The Chief Justice construed the phrase “for any of the purposes aforesaid” and the remainder of the article which provides for the motion, to mean that in considering a motion to reduce a charge to the Consolidated Fund the exemption from requiring Cabinet consent for a reduction which applies to a bill does not apply in the case of a motion. In other words, while the Cabinet’s consent is not required for a reduction of a charge to the Consolidated Fund by way of a bill, it is required in the case of a motion. This means that the Speaker can allow a bill proposing a reduction of a charge to the Consolidated Fund without Cabinet consent but cannot allow a motion for the same purpose without Cabinet consent. Hence the Opposition cannot move such a motion since it would be unlikely to obtain Cabinet consent. Since the estimates can only be reduced by way of motions, the Opposition would have to obtain Cabinet consent to do so, a highly unlikely event.

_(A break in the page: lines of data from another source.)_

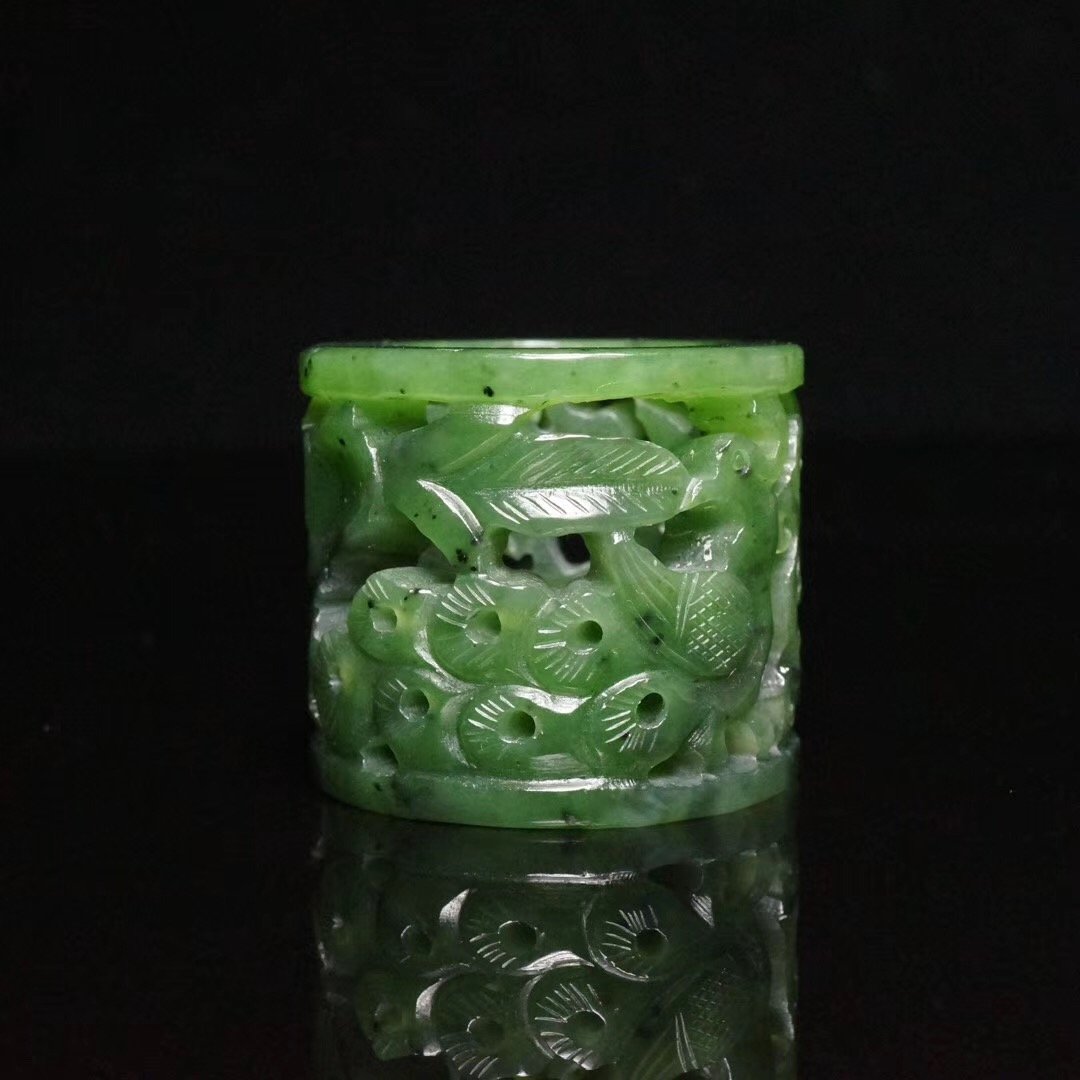 Chinese Qing Dynasty Hetian Jade green Ring (1 of 4)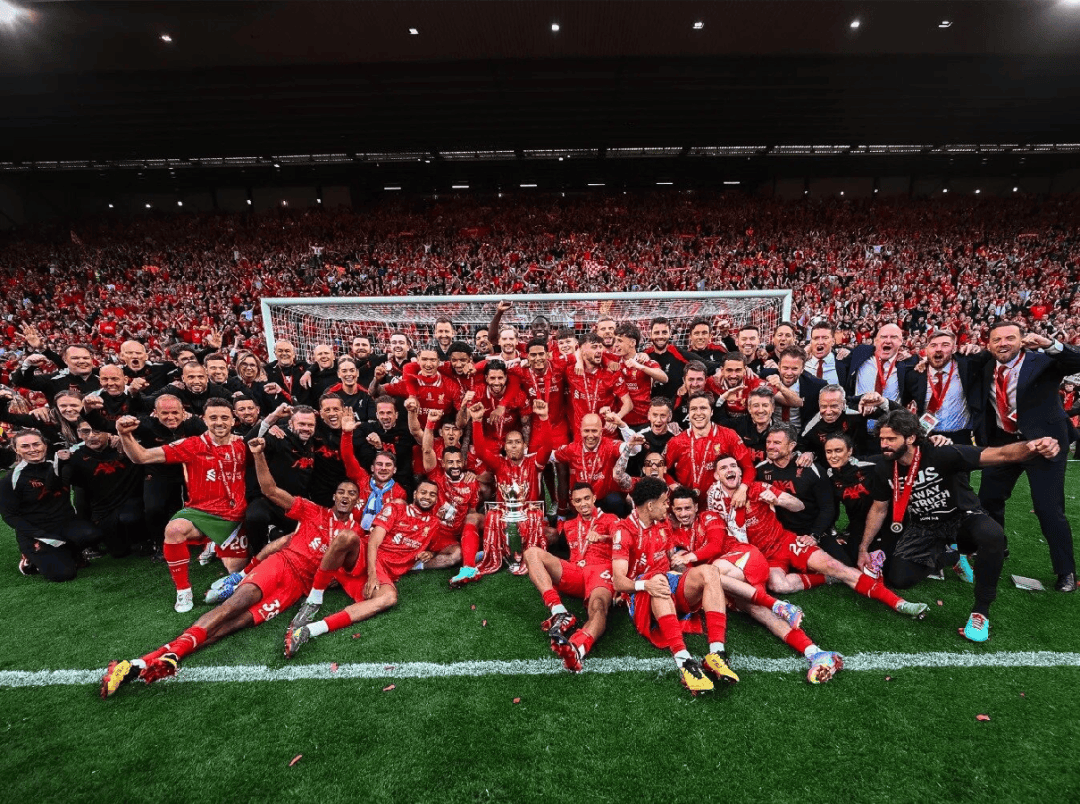 阿尔巴达成迈阿密百场里程碑，获赠纪念球衣+全队合影庆祝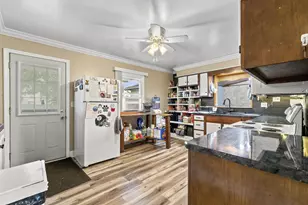 223 E North St, Crestline, OH 44827 - Photo 12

The Chief Justice went further and said that a charge can only be reduced by a bill and not by a motion. And in any event, Article 171(2) has nothing to do with the reduction of the Minister’s estimates but rather with the reduction of a charge. This is puzzling because Article 171(2) provides for motions and the estimates are presented by a motion and the way to reduce items are by motions.
In seeking to cut the budget, which are the words being used in common parlance, what the Opposition is in effect doing is moving motions to reduce items in the estimates. Therefore the actions of the Opposition appear to fall within the parameters contemplated by Article 171(2).
The Chief Justice proceeds to explain that if the estimates are cut by the Assembly, the requirement for Cabinet consent would become unnecessary and would overridden, thereby defeating the requirement for Cabinet consent which itself is unconstitutional. He therefore finds that as a matter of constitutional legality, the Assembly cannot amend the estimates. The Chief Justice concludes that the power of the Assembly is limited to withholding its approval for the estimates when they are laid before the Assembly for approval.
The effect of the decision of the Chief Justice is that the power of the National Assembly to “decide” has been curtailed or limited to approving or not approve. The Assembly cannot reduce or cut.
That’s the brilliant legal mind we have all grown accustomed to over the years.
The final paragraph in Ralph’s reasoning should be emboldened, magnified, copied and sent to to all the so-called legal minds in the Opposition, including Moses and Ramjattan and Trotman and Basil Williams and James Bond and Nigel Hughes and all the rest, who enjoined this battle for simple political, and not so much legal, reasons. Let them know that they have been defeated…that they have lost… and they should live with it. Chief Justice Ian Chang should be congratulated for getting it right, legally!
“The effect of the decision of the Chief Justice is that the power of the National Assembly to “decide” has been curtailed or limited to approving or not approve. The Assembly cannot reduce or cut.”
Congratulations, Ralph, for getting it right, too! Reading your analysis takes
me down memory lane – it’s like reading a decision of any one of a line of famous English Jurists…a la Lord Denning!